* **WRITTEN REQUEST**: Retype the lines below without any changes, from the first line up to and including the line with "1.17 metres".

* **DATA LISTING**:
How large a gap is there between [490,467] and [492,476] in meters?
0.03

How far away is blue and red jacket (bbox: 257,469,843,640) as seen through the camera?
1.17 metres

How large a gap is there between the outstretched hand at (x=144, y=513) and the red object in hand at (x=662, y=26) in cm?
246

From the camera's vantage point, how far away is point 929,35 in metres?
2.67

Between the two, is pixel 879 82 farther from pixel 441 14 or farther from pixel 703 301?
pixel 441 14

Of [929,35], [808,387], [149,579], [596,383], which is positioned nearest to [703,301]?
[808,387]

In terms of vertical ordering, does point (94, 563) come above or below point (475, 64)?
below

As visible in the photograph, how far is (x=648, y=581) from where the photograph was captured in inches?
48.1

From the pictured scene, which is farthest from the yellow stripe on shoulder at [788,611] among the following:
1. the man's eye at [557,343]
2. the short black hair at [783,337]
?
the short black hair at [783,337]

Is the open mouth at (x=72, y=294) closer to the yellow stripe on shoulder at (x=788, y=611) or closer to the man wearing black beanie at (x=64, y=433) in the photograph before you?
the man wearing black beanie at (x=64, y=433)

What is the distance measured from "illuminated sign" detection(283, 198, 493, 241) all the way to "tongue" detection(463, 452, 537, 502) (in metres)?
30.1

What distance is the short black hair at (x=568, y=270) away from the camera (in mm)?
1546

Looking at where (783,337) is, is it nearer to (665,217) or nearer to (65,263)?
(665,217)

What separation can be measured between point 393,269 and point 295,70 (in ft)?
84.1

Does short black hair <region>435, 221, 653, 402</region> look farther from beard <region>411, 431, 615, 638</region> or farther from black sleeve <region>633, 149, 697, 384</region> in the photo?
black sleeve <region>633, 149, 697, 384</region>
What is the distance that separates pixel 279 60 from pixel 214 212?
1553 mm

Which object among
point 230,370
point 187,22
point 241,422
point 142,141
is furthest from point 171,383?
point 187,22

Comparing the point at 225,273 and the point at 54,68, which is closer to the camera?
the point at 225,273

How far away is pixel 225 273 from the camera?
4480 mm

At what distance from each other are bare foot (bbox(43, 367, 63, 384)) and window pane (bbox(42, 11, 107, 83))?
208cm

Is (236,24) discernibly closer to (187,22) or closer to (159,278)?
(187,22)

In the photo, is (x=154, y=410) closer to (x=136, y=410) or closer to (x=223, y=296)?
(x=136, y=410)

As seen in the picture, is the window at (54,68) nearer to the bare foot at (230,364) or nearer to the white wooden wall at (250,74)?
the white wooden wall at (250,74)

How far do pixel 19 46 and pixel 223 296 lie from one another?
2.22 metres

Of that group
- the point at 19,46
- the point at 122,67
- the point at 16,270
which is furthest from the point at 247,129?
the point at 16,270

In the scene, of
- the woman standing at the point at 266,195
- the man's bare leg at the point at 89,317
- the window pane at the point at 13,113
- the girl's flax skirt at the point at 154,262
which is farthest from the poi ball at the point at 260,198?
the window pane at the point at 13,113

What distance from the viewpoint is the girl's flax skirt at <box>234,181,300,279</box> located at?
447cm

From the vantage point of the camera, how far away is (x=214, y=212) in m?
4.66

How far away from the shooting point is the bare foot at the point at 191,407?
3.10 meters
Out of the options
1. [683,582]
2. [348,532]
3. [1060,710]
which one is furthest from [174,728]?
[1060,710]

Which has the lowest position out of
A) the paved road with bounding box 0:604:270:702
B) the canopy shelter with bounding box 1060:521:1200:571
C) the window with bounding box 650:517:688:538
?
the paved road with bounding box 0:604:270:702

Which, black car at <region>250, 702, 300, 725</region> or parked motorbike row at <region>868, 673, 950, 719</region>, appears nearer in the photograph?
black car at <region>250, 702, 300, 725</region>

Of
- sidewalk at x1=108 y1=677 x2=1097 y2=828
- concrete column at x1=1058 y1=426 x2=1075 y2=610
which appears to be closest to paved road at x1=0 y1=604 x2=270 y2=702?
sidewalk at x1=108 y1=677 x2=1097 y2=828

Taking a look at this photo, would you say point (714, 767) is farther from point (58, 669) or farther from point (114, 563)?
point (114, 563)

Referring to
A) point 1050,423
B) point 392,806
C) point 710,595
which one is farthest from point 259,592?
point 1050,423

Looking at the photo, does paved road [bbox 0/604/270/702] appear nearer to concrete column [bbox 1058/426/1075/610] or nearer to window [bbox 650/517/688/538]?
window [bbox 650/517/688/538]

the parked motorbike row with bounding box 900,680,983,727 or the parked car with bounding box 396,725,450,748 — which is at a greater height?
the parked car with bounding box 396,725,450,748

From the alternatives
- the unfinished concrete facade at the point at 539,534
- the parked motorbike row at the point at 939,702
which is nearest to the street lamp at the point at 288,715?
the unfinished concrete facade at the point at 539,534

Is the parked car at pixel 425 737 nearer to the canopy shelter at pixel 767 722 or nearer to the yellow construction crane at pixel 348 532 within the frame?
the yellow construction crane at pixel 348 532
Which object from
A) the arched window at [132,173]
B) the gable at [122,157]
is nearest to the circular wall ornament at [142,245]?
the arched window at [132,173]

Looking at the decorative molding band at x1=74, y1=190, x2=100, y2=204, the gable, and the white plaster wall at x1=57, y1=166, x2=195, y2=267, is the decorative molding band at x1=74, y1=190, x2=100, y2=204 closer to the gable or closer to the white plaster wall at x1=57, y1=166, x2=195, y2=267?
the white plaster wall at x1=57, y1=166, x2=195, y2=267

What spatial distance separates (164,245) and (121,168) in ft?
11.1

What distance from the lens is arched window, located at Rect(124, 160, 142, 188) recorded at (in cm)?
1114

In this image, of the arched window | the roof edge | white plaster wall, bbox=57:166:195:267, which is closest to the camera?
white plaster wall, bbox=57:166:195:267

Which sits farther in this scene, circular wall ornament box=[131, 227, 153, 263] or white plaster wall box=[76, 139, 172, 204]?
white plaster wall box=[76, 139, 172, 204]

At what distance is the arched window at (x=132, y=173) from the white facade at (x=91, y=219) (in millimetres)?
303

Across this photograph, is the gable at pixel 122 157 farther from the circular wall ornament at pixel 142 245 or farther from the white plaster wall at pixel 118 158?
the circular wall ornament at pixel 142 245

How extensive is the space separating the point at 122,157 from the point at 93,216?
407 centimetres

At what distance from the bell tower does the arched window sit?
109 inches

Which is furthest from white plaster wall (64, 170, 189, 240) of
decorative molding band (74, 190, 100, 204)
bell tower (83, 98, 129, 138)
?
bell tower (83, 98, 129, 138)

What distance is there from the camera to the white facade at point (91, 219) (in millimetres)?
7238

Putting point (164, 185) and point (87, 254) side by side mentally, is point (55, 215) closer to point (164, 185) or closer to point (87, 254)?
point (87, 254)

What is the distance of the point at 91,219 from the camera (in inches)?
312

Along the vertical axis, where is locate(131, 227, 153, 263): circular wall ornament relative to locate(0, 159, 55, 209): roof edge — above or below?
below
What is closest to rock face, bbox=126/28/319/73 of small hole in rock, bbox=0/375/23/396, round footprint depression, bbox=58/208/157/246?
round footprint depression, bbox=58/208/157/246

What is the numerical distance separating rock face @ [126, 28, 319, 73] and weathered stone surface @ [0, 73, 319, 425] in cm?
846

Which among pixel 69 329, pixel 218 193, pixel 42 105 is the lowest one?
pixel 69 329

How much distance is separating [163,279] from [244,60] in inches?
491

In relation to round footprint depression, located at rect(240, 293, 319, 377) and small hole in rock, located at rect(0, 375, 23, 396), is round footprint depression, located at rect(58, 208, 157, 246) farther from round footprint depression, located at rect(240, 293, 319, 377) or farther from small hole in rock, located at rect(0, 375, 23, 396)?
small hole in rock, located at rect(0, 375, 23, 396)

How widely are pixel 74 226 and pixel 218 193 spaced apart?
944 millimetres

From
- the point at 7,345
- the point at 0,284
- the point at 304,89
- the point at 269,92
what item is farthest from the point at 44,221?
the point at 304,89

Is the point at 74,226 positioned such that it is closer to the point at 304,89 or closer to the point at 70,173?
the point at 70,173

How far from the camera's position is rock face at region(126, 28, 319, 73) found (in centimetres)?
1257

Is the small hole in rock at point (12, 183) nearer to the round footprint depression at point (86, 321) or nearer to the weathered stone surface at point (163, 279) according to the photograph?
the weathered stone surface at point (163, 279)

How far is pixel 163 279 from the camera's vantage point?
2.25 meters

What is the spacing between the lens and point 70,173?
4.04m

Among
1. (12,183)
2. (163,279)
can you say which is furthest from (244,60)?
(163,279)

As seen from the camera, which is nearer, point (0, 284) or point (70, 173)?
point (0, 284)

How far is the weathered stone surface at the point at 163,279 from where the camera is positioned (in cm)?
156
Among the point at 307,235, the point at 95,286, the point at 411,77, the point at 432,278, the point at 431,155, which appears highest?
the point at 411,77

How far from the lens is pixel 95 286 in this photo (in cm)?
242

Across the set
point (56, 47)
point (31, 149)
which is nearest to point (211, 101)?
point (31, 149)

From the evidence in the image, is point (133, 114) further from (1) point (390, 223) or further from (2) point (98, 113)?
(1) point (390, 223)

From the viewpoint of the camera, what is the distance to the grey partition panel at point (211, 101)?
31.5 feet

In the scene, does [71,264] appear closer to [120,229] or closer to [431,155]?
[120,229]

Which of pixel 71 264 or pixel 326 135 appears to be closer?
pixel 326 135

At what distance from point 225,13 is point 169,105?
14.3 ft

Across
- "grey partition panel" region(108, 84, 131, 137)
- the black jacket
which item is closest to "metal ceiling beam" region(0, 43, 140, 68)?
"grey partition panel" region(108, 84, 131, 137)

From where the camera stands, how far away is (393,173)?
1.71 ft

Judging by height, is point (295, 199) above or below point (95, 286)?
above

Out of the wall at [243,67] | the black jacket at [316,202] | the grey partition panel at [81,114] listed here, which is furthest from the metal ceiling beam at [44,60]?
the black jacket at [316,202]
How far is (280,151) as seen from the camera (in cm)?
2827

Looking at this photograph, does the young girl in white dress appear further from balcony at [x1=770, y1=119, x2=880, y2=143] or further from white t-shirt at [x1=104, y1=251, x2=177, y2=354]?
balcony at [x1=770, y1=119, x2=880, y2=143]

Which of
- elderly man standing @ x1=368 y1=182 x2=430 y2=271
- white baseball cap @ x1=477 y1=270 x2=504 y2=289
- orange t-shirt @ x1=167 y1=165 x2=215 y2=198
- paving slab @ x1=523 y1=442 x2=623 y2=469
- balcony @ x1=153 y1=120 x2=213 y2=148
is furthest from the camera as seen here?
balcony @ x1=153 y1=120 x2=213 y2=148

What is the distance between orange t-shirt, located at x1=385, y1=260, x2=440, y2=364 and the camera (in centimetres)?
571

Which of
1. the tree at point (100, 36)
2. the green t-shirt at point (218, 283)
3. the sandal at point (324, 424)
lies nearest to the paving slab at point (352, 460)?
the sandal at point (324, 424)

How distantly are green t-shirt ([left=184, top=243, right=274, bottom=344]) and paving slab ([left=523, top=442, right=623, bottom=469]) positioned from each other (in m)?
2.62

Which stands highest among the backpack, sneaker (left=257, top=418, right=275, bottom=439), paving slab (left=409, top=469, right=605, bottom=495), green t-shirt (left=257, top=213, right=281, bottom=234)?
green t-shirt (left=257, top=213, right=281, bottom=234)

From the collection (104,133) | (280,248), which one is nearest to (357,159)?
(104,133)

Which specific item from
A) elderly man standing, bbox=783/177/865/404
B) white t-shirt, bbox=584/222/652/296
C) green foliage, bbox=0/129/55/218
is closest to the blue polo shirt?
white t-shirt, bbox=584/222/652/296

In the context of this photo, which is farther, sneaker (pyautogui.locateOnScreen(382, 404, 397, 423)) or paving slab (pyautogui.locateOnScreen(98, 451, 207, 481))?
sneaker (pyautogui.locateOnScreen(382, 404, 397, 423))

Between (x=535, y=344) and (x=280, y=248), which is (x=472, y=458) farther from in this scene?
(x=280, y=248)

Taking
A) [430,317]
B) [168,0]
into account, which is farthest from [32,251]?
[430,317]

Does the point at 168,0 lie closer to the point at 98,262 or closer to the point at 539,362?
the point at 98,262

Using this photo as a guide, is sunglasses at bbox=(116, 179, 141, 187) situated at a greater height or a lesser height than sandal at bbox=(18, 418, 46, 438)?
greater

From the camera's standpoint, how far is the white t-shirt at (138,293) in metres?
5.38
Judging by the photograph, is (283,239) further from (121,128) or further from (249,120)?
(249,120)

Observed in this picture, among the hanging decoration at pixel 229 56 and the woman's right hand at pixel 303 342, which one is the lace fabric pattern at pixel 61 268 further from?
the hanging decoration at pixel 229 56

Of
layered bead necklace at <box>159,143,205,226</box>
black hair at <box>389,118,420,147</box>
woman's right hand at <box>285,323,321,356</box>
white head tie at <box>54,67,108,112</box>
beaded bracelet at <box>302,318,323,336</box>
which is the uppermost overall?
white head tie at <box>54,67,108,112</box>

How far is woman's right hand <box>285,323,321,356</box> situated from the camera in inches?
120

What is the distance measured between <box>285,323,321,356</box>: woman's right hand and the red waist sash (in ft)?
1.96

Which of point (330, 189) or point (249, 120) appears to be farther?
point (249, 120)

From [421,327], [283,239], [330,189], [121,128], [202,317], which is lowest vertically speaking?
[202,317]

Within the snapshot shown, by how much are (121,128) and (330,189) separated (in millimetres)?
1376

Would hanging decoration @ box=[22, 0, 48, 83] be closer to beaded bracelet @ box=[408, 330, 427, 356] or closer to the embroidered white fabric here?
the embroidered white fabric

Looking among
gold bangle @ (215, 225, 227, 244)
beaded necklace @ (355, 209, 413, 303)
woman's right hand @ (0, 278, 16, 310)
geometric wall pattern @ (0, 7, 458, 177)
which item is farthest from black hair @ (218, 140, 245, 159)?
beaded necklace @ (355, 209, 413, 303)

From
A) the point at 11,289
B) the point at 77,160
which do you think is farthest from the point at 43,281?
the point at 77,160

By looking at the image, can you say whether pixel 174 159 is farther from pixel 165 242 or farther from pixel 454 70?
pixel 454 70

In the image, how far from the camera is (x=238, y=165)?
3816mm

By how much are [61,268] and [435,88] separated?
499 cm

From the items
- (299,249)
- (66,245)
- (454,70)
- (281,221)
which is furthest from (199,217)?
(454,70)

* **OUTPUT OF THE EXERCISE**:
How large a gap is there between [490,467] and [492,476] in meters?
0.03

How far away is blue and red jacket (bbox: 257,469,843,640) as seen through the camera?
1.17 metres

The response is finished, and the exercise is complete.